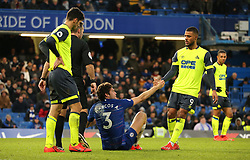Chelsea's Marcos Alonso (centre) is helped off the ground by Huddersfield Town's Elias Kachunga (right)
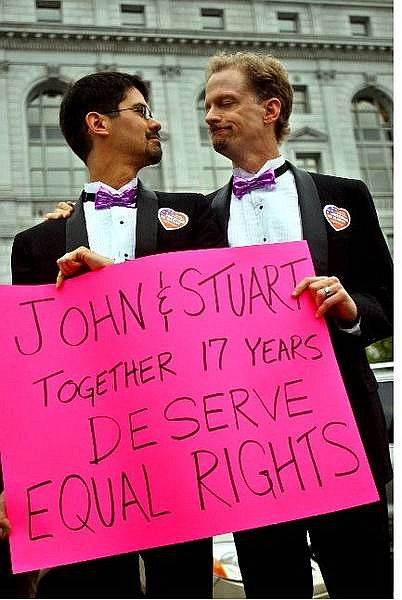 Gay couple Stuart Gaffney, left, and John Lewis protest in front of the California Supreme Court Thursday, Aug. 12, 2004, in San Francisco. San Francisco Mayor Gavin Newsom overstepped his authority when he issued more than 4,000 same-sex marriage licenses earlier this year, the California Supreme Court ruled Thursday. California's high court said Newsom did not have the authority to dole out 4,037 marriage licenses to gays and lesbians beginning Feb. 12, a move the justices said contradicted legislation and a voter-approved measure declaring marriage as a union between a man and woman.  Gaffney and Lewis were issued a same-sex marriage license six months ago in San Francisco. (AP Photo/Ben Margot)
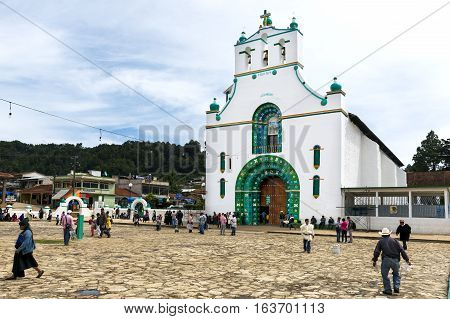 San Juan Chamula - May 11 2014: Local people in front of the Church of San Juan in the town of San Juan Chamula Chiapas Mexico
══════
INSTRUCTIONS FOR THE TASK
With images omitted, retype the data word for word.

WRITTEN RESPONSE
Chelsea's Marcos Alonso (centre) is helped off the ground by Huddersfield Town's Elias Kachunga (right)
 Gay couple Stuart Gaffney, left, and John Lewis protest in front of the California Supreme Court Thursday, Aug. 12, 2004, in San Francisco. San Francisco Mayor Gavin Newsom overstepped his authority when he issued more than 4,000 same-sex marriage licenses earlier this year, the California Supreme Court ruled Thursday. California's high court said Newsom did not have the authority to dole out 4,037 marriage licenses to gays and lesbians beginning Feb. 12, a move the justices said contradicted legislation and a voter-approved measure declaring marriage as a union between a man and woman.  Gaffney and Lewis were issued a same-sex marriage license six months ago in San Francisco. (AP Photo/Ben Margot)
 San Juan Chamula - May 11 2014: Local people in front of the Church of San Juan in the town of San Juan Chamula Chiapas Mexico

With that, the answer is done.